In Transition

hold ur head high

2 more days. n im off to KL. it's a mixed feelings. i feel sad cos i hv to leave behind the comfort of my home, waking up late in the morning, barging in to the kitchen w food always prepared, talking to my cats, pestering my parents n kid sis n i wud definitely miss my oven n baking utensils. my food mixer. my sifter. my tefal grill pan.

n most of all, there wont be any weekend/weekday tryst. haha. sounds corny eh? okla.. one weekend/weekday where i cud hang out w my man. makansutra n window shop until we drop. well, only me drop. catch movies. i wud miss that definitely. seriously, sometimes i wish i dont hv to go back to KL. i just want to be here, in jb nearer to him...but the time will come ana. just be patience.

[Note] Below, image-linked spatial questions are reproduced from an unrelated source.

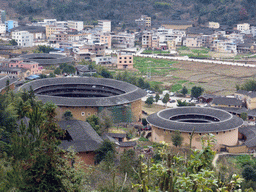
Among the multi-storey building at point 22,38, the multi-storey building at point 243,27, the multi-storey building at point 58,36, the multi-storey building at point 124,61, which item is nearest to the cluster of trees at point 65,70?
the multi-storey building at point 124,61

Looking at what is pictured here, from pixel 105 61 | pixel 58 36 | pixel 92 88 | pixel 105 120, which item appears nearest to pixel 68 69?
pixel 92 88

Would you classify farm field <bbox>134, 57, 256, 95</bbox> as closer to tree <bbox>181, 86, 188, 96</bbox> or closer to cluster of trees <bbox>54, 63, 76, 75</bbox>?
tree <bbox>181, 86, 188, 96</bbox>

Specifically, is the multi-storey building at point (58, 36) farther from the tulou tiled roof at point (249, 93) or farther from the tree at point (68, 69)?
the tulou tiled roof at point (249, 93)

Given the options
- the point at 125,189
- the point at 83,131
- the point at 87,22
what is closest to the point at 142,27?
the point at 87,22

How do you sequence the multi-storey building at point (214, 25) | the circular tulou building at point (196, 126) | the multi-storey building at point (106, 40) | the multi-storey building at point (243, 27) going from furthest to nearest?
the multi-storey building at point (214, 25) → the multi-storey building at point (243, 27) → the multi-storey building at point (106, 40) → the circular tulou building at point (196, 126)

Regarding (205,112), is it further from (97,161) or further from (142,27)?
(142,27)

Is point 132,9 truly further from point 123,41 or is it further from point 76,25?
point 123,41

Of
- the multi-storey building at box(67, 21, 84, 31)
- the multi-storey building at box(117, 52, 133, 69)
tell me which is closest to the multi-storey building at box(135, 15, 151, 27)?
the multi-storey building at box(67, 21, 84, 31)
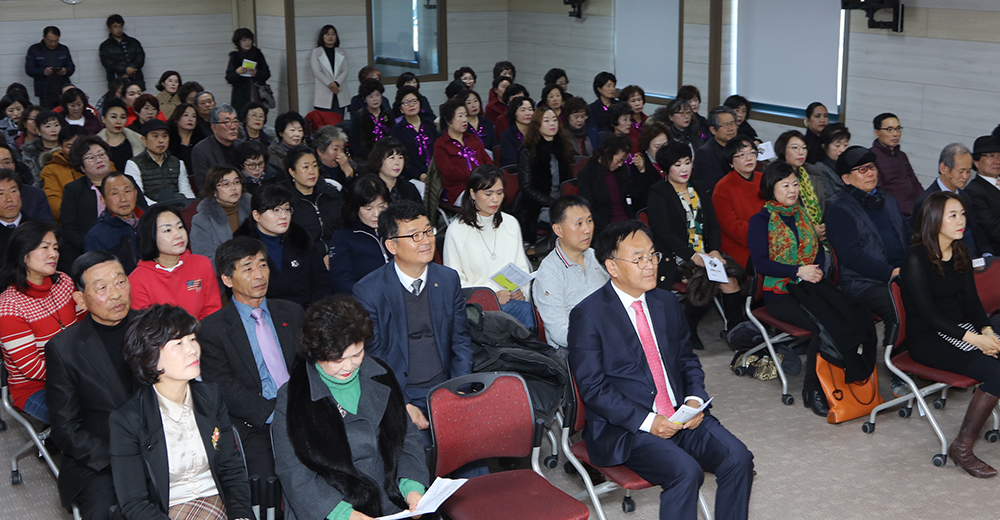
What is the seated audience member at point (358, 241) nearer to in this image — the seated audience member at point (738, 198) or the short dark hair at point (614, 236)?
the short dark hair at point (614, 236)

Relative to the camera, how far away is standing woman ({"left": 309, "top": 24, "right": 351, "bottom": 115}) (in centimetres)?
1160

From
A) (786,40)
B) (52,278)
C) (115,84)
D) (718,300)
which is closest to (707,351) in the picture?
(718,300)

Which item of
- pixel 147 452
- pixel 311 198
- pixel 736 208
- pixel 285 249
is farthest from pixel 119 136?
pixel 147 452

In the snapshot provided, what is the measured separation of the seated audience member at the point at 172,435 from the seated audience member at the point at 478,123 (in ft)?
17.5

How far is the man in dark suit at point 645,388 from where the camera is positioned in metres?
3.48

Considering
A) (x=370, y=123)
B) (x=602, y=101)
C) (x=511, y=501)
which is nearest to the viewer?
(x=511, y=501)

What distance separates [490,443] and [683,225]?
9.48 ft

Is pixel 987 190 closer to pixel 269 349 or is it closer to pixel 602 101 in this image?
pixel 602 101

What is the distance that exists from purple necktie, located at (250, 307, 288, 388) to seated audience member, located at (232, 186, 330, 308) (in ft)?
3.09

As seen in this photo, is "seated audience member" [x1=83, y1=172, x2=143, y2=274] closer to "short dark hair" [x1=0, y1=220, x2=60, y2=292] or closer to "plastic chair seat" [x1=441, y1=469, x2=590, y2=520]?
"short dark hair" [x1=0, y1=220, x2=60, y2=292]

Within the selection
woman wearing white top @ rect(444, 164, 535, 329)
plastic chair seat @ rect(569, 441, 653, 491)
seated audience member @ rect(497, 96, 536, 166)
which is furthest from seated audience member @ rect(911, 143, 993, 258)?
plastic chair seat @ rect(569, 441, 653, 491)

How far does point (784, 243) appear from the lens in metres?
5.32

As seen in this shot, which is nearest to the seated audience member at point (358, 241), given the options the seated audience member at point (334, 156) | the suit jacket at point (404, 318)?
the suit jacket at point (404, 318)

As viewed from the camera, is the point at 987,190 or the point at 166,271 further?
the point at 987,190
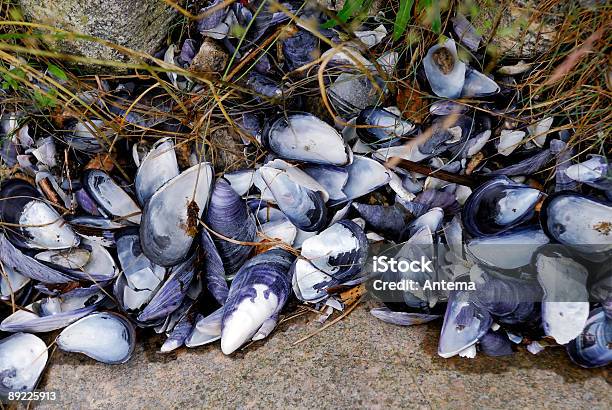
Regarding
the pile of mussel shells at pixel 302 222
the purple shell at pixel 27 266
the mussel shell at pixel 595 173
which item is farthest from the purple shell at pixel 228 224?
the mussel shell at pixel 595 173

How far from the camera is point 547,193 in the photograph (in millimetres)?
1592

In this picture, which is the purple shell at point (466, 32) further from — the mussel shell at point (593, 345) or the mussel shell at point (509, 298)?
the mussel shell at point (593, 345)

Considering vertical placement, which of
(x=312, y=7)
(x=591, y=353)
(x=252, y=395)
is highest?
(x=312, y=7)

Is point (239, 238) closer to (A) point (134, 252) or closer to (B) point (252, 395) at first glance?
(A) point (134, 252)

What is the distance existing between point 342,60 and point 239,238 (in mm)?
589

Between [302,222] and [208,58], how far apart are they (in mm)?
559

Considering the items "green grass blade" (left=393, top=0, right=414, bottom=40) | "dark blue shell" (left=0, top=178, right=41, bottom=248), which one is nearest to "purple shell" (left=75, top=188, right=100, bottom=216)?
"dark blue shell" (left=0, top=178, right=41, bottom=248)

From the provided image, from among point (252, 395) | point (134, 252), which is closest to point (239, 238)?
point (134, 252)

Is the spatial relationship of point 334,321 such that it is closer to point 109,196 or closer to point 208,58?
point 109,196

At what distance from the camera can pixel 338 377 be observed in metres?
1.34

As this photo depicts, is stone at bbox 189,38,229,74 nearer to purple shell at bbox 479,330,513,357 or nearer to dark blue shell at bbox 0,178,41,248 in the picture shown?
dark blue shell at bbox 0,178,41,248

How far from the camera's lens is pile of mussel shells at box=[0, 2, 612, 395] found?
1421 mm

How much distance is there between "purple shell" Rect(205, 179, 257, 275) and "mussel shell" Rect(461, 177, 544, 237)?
61 cm

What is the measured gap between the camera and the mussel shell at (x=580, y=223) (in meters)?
1.40
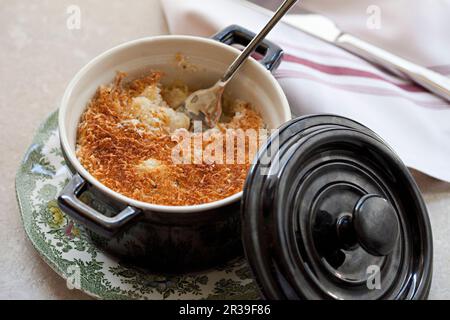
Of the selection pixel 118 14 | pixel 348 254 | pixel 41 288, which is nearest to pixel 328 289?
pixel 348 254

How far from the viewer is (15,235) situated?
1.15 meters

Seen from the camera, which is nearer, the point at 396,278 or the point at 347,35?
the point at 396,278

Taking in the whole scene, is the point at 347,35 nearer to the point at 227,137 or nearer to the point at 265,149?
the point at 227,137

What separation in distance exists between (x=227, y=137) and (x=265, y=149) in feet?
0.71

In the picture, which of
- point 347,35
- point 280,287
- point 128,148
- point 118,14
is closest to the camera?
point 280,287

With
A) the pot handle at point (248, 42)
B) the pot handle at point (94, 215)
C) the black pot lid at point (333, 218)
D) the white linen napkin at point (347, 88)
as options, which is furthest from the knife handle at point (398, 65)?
the pot handle at point (94, 215)

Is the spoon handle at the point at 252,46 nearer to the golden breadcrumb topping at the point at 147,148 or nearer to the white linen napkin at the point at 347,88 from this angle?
the golden breadcrumb topping at the point at 147,148

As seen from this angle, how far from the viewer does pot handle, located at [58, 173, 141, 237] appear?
91 cm

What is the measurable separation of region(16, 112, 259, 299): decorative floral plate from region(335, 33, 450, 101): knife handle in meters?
0.66

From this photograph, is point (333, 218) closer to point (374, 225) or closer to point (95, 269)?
point (374, 225)

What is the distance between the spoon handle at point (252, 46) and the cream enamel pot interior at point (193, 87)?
0.03 meters

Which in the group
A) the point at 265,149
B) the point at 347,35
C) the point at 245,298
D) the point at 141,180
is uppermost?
the point at 347,35

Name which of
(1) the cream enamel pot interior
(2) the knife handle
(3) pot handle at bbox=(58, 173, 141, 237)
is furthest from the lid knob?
(2) the knife handle

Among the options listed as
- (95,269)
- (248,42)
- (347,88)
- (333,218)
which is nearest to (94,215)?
(95,269)
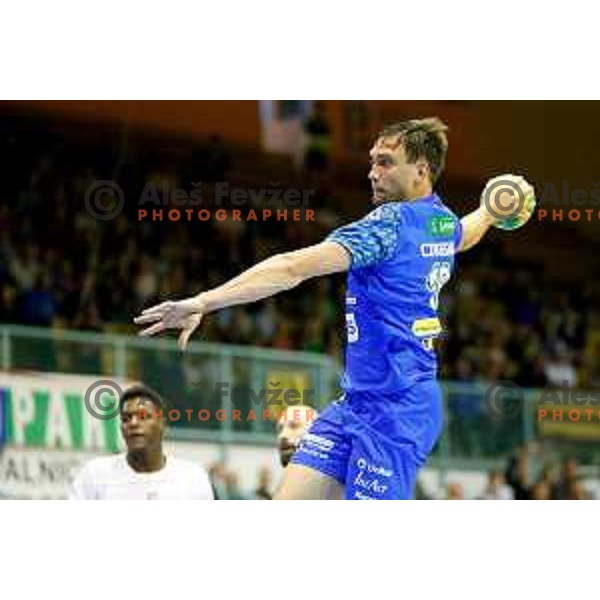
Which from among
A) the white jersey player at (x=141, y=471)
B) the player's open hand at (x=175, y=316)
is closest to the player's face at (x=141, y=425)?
the white jersey player at (x=141, y=471)

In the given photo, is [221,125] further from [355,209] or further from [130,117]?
[355,209]

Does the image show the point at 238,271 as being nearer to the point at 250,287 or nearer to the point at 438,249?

i was saying dat i hv a mixed feelings abt going back to kl. im glad dat sch reopens, i wud be bz agn. n finish my MLIS ASAP. hopefully by mid of nxt yr, im back in jb for good. no more commuting btwn KL-JB.

im definitely not going to rot there. it's going to be tough. esp w my friends already registered for diff subjects frm wat i want to take. most of the elective subjects we've taken during degree. am not going to waste my parents money re-taking those subjects. of course it cud helps esp in maintaining my current CGPA. still, i sought for new skills n new things to learn. which i hope wud help me in the future. esp with me wanting to settle down n work in jb. i hv to broaden my expertise, get my options much wider. susah dulu.. biar senang kemudian. i just don want to repeat the same mistake. nk cpt2, but end up feel doubtful over the decision made.

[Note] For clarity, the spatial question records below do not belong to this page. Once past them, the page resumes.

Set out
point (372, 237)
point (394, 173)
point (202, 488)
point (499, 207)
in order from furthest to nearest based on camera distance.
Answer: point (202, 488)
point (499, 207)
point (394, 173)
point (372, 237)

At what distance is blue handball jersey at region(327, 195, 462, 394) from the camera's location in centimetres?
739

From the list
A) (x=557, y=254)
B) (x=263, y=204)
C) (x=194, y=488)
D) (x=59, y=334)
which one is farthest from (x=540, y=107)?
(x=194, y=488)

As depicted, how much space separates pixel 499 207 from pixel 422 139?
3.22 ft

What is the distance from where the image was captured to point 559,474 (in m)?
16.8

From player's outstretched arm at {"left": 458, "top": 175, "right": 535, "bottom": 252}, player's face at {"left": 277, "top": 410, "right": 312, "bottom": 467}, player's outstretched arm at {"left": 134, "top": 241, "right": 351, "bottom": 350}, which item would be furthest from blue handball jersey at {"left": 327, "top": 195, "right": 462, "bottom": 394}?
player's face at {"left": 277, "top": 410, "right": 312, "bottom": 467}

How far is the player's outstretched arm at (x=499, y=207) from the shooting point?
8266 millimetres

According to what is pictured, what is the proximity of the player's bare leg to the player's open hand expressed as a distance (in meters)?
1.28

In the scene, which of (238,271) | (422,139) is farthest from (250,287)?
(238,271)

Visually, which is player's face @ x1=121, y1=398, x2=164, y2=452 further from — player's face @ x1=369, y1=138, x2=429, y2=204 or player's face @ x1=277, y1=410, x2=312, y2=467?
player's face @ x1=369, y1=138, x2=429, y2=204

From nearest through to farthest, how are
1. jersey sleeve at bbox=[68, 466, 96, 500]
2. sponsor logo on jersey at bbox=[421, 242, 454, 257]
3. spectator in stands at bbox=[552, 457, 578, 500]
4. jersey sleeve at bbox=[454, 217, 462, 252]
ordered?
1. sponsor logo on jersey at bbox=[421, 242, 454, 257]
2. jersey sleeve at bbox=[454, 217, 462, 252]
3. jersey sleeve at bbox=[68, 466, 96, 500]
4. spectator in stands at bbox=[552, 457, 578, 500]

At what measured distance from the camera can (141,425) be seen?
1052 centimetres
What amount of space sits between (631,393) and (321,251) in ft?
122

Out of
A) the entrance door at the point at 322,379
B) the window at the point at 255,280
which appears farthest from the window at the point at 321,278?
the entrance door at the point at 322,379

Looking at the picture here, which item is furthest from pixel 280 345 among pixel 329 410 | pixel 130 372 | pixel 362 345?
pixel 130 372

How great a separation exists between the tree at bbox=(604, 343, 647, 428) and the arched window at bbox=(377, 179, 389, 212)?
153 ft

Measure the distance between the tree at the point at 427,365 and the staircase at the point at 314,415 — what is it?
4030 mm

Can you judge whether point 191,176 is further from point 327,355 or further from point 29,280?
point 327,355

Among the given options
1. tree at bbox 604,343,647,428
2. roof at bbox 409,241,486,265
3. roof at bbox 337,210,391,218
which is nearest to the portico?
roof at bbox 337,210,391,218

wat concerns me is if im going to take diff subjects frm them, i might face some transportational prob. the faculty is quite far frm the library (20mins walk) n the roads aren't well lighted. even when we walked in groups it cud be quite eerie.

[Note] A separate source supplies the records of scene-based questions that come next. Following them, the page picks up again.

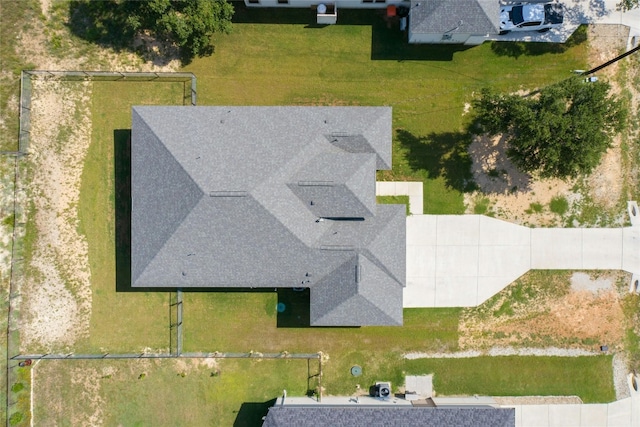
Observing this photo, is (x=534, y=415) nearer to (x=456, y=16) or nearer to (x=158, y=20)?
(x=456, y=16)

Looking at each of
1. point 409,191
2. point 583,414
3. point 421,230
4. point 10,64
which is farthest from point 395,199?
point 10,64

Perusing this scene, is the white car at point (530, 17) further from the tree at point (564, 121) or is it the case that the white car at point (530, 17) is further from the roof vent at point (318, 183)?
the roof vent at point (318, 183)

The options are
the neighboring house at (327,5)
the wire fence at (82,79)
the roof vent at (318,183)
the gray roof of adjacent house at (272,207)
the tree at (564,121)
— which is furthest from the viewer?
the wire fence at (82,79)

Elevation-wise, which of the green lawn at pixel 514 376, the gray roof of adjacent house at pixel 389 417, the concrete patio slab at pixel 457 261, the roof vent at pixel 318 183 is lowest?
the gray roof of adjacent house at pixel 389 417

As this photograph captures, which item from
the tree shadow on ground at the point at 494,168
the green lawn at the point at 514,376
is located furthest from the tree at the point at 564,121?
the green lawn at the point at 514,376

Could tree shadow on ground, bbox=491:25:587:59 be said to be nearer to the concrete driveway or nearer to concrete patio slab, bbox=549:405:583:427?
the concrete driveway
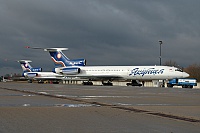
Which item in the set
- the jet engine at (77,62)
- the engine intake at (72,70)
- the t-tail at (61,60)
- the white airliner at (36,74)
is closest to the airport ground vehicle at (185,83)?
the jet engine at (77,62)

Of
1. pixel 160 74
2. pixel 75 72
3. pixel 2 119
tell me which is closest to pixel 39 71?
pixel 75 72

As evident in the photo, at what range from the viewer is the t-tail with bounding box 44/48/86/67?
221 ft

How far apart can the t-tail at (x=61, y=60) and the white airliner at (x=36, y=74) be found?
825cm

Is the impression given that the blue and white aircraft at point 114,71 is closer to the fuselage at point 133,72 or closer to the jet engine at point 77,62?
the fuselage at point 133,72

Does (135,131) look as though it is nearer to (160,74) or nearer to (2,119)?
(2,119)

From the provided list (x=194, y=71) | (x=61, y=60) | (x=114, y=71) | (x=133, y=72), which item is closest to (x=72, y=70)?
(x=61, y=60)

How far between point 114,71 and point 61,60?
47.2 ft

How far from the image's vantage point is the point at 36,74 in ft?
291

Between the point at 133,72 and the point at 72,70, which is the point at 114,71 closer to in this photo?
the point at 133,72

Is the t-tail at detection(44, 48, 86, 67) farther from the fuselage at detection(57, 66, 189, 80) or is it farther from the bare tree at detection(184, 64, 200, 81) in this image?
the bare tree at detection(184, 64, 200, 81)

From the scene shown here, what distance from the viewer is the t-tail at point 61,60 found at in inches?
2655

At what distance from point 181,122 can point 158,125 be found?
1038 millimetres

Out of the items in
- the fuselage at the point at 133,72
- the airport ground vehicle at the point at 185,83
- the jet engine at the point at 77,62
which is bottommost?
the airport ground vehicle at the point at 185,83

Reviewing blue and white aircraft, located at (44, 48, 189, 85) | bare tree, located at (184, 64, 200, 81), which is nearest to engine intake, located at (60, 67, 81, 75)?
blue and white aircraft, located at (44, 48, 189, 85)
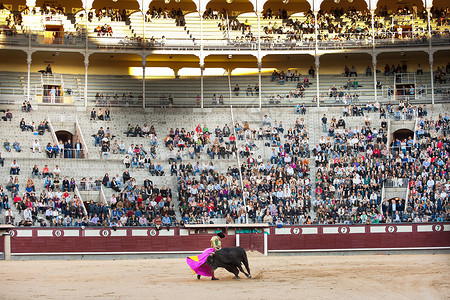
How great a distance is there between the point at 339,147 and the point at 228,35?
13333 mm

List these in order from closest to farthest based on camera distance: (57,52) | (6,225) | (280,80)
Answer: (6,225) < (57,52) < (280,80)

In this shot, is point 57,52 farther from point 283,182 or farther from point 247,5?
point 283,182

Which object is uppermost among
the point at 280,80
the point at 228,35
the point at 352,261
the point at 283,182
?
the point at 228,35

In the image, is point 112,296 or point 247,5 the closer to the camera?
point 112,296

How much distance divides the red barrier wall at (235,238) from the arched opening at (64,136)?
1283 cm

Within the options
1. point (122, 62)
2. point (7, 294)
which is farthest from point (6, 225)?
point (122, 62)

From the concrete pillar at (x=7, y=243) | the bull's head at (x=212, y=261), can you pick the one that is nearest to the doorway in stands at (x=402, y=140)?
the concrete pillar at (x=7, y=243)

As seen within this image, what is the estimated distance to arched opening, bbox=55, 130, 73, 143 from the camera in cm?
4259

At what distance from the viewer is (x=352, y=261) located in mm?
26906

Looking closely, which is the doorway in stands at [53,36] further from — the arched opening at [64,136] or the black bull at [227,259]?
the black bull at [227,259]

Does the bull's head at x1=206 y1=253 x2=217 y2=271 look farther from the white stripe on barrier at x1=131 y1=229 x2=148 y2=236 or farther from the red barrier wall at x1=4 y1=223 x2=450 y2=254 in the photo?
the white stripe on barrier at x1=131 y1=229 x2=148 y2=236

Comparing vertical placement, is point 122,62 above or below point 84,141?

mebe it's time for me to hv a more serious approach to my studies n not being as laidback as before. it was my dream to study overseas, be on my own. it nearly came true though but bukan my rezki yet. hey, i cud just imagine dat im overseas, work my way on my own. hehe. if its the only way to pull me through.. y not eh? a little imagination wont do harm for u.

good luck for me! n wipe those tears from ur eyes. relax la babe.. cam x biase je g KL.